>> begin Data for the task

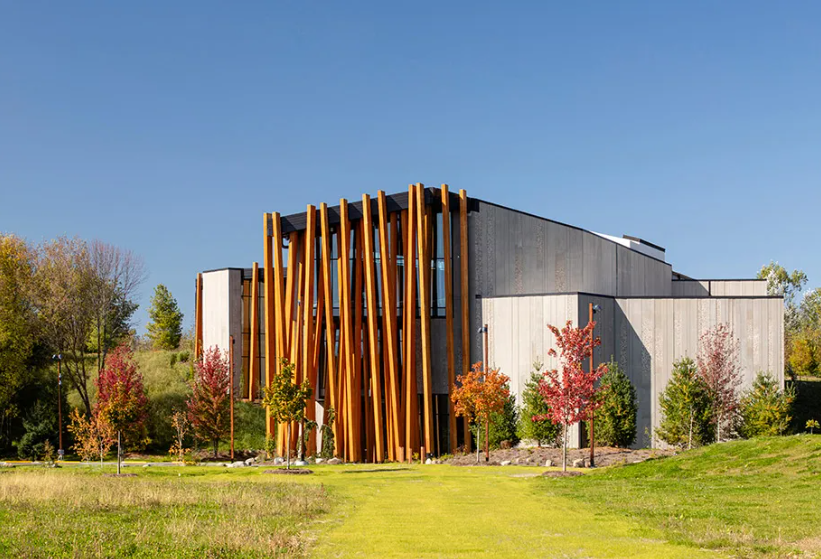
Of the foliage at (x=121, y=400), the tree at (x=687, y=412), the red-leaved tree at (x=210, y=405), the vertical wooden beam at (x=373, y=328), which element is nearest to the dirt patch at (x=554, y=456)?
the tree at (x=687, y=412)

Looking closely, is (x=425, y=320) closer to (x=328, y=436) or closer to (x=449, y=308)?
(x=449, y=308)

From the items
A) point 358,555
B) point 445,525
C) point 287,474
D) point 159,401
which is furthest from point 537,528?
point 159,401

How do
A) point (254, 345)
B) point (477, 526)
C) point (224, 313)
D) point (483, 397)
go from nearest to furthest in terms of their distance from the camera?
point (477, 526) → point (483, 397) → point (254, 345) → point (224, 313)

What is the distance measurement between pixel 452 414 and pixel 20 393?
2815 cm

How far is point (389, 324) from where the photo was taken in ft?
132

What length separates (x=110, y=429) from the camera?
3291 centimetres

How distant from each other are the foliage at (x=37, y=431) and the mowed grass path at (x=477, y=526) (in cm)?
2754

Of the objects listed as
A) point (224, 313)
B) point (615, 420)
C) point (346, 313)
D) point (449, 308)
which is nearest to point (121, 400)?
point (346, 313)

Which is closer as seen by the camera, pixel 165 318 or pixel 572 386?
pixel 572 386

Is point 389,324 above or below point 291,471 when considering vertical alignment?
above

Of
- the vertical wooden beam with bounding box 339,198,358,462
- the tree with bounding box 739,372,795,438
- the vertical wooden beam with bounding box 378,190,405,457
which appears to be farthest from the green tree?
the vertical wooden beam with bounding box 339,198,358,462

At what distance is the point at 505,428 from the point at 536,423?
6.87ft

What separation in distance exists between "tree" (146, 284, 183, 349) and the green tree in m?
47.2

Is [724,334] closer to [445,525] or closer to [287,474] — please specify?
[287,474]
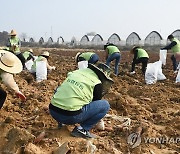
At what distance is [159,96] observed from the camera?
6824 mm

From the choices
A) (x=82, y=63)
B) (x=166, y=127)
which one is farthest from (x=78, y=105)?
(x=82, y=63)

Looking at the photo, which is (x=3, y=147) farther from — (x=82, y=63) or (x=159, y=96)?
(x=82, y=63)

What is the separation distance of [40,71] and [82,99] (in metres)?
4.51

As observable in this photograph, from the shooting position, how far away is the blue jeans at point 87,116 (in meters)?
3.72

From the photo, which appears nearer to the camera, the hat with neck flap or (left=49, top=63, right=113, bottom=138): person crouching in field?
(left=49, top=63, right=113, bottom=138): person crouching in field

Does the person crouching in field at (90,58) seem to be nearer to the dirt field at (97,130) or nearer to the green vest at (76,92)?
the dirt field at (97,130)

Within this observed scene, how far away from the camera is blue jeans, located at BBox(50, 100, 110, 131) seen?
3722mm

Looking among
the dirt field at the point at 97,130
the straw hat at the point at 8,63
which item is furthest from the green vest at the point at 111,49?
the straw hat at the point at 8,63

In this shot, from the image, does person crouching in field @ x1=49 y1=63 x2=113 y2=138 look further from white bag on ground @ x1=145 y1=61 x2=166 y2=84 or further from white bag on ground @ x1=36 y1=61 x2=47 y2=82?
white bag on ground @ x1=145 y1=61 x2=166 y2=84

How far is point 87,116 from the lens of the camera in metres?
3.81

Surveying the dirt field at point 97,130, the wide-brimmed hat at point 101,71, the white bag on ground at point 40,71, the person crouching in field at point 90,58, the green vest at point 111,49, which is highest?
the wide-brimmed hat at point 101,71

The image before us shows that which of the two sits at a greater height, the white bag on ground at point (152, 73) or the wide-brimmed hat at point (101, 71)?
the wide-brimmed hat at point (101, 71)

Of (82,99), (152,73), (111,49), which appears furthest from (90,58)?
(82,99)

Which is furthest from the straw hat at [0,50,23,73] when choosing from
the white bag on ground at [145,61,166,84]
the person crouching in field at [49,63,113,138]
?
the white bag on ground at [145,61,166,84]
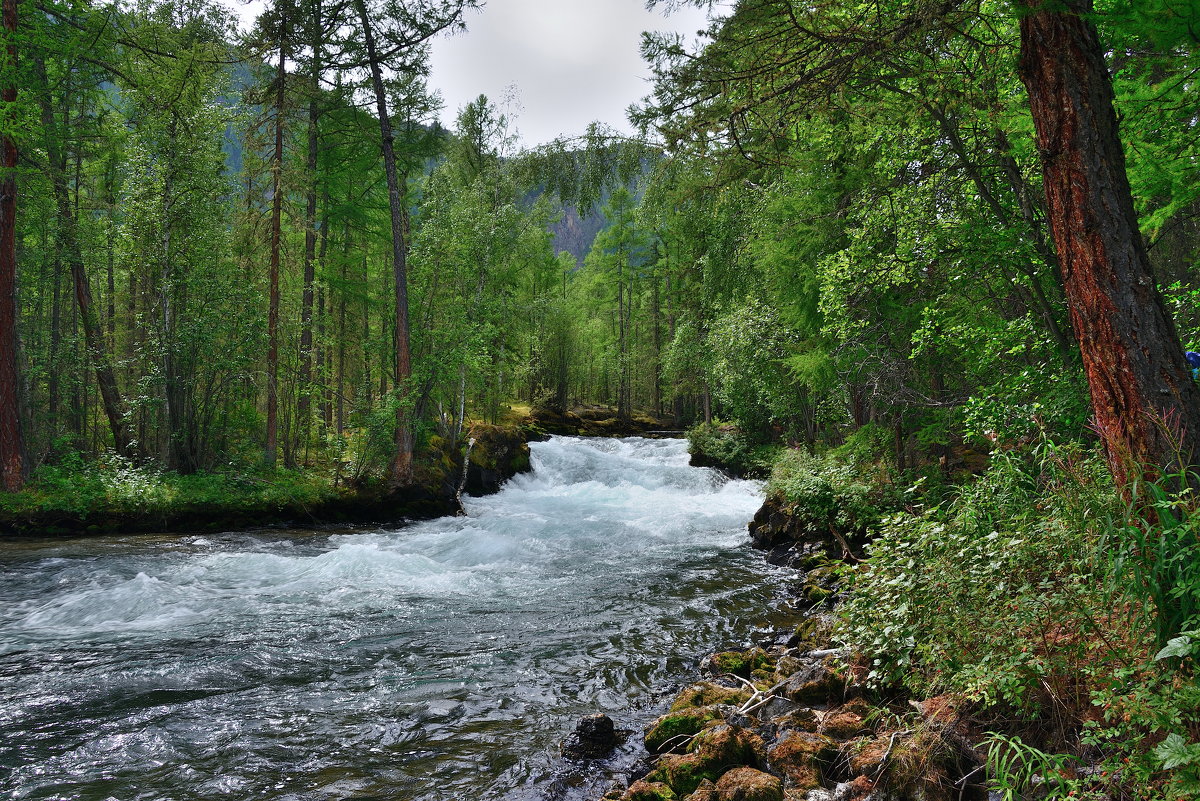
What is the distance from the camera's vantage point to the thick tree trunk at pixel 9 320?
10328 mm

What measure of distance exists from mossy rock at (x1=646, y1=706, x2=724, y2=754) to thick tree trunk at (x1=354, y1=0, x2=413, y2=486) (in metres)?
11.1

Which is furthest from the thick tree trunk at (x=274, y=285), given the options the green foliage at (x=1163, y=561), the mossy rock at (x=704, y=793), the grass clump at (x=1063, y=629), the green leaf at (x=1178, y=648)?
the green leaf at (x=1178, y=648)

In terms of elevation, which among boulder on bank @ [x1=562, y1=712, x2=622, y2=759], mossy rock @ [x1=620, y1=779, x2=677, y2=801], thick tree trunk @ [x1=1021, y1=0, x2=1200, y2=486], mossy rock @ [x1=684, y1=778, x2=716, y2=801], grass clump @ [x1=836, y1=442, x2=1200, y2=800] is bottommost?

>> end Data for the task

**Work to complete:** Write the listing above out again exactly, dropping each image.

**The response:**
Of the foliage at (x=121, y=400), the tree at (x=687, y=412), the red-leaved tree at (x=210, y=405), the vertical wooden beam at (x=373, y=328), which element is nearest to the dirt patch at (x=554, y=456)?
the tree at (x=687, y=412)

Looking closely, is (x=425, y=320) closer to (x=328, y=436) or closer to (x=449, y=308)?
(x=449, y=308)

From the items
A) point 358,555
B) point 445,525
C) point 287,474
D) point 159,401
which is furthest from point 537,528?
point 159,401

How do
A) point (254, 345)
B) point (477, 526)
C) point (224, 313)
D) point (483, 397)
go from nearest to furthest in terms of their distance from the camera?
point (477, 526) → point (483, 397) → point (254, 345) → point (224, 313)

What is the distance measurement between pixel 452 414 and pixel 20 393?
2815 cm

How far is point (389, 324) from where the photo was taken in ft?
132

What length separates (x=110, y=429) from the camera?
3291 centimetres

How distant from each other are the foliage at (x=37, y=431) and the mowed grass path at (x=477, y=526) (in cm)?
2754

Of the objects listed as
A) point (224, 313)
B) point (615, 420)
C) point (346, 313)
D) point (449, 308)
which is nearest to point (121, 400)?
point (346, 313)

Which is closer as seen by the camera, pixel 165 318 or pixel 572 386?
pixel 572 386

Is point 389,324 above or below point 291,471 when considering vertical alignment?
above

Of
- the vertical wooden beam with bounding box 339,198,358,462
- the tree with bounding box 739,372,795,438
- the vertical wooden beam with bounding box 378,190,405,457
which appears to be farthest from the green tree?
the vertical wooden beam with bounding box 339,198,358,462

At what distance is the point at 505,428 from the point at 536,423?
6.87ft

What separation in distance exists between "tree" (146, 284, 183, 349) and the green tree in m?
47.2

Is [724,334] closer to [445,525] or closer to [287,474] — please specify?
[287,474]
At what distance is [159,96] observed from the camera?
6824 mm

From the choices
A) (x=82, y=63)
B) (x=166, y=127)
which one is farthest from (x=78, y=105)?
(x=82, y=63)

Looking at the photo, which is (x=3, y=147) farther from — (x=82, y=63) or (x=159, y=96)?
(x=82, y=63)

What is the separation distance of [40,71] and [82,99] (in metres)?
4.51

As observable in this photograph, from the shooting position, how far away is the blue jeans at point 87,116 (in meters)?
3.72

From the photo, which appears nearer to the camera, the hat with neck flap or (left=49, top=63, right=113, bottom=138): person crouching in field?
(left=49, top=63, right=113, bottom=138): person crouching in field

Does the person crouching in field at (90,58) seem to be nearer to the dirt field at (97,130) or nearer to the green vest at (76,92)?
the dirt field at (97,130)

Within this observed scene, how far away from the camera is blue jeans, located at BBox(50, 100, 110, 131) seen?
3722mm

Looking among
the dirt field at the point at 97,130
the straw hat at the point at 8,63
which item is furthest from the green vest at the point at 111,49?
the straw hat at the point at 8,63

In this shot, from the image, does person crouching in field @ x1=49 y1=63 x2=113 y2=138 look further from white bag on ground @ x1=145 y1=61 x2=166 y2=84 or further from white bag on ground @ x1=36 y1=61 x2=47 y2=82?
white bag on ground @ x1=145 y1=61 x2=166 y2=84

How far is point 87,116 from the lens of the camera in metres?
3.81

Surveying the dirt field at point 97,130, the wide-brimmed hat at point 101,71, the white bag on ground at point 40,71, the person crouching in field at point 90,58, the green vest at point 111,49, which is highest?
the wide-brimmed hat at point 101,71

The image before us shows that which of the two sits at a greater height, the white bag on ground at point (152, 73) or the wide-brimmed hat at point (101, 71)?
the wide-brimmed hat at point (101, 71)

Of (82,99), (152,73), (111,49), which appears furthest from (90,58)?
(82,99)

Which is furthest from the straw hat at [0,50,23,73] when choosing from
the white bag on ground at [145,61,166,84]
the person crouching in field at [49,63,113,138]
?
the white bag on ground at [145,61,166,84]
What is the distance from the camera's vantage point to the thick tree trunk at pixel 9 320?
10328 mm

What measure of distance exists from mossy rock at (x1=646, y1=706, x2=724, y2=754) to thick tree trunk at (x1=354, y1=0, x2=413, y2=486) (in metres)?
11.1

Which is furthest from the thick tree trunk at (x=274, y=285), given the options the green foliage at (x=1163, y=561), the mossy rock at (x=704, y=793), the grass clump at (x=1063, y=629), the green leaf at (x=1178, y=648)?
the green leaf at (x=1178, y=648)

In terms of elevation, which among boulder on bank @ [x1=562, y1=712, x2=622, y2=759], mossy rock @ [x1=620, y1=779, x2=677, y2=801], thick tree trunk @ [x1=1021, y1=0, x2=1200, y2=486], mossy rock @ [x1=684, y1=778, x2=716, y2=801], grass clump @ [x1=836, y1=442, x2=1200, y2=800] is bottommost?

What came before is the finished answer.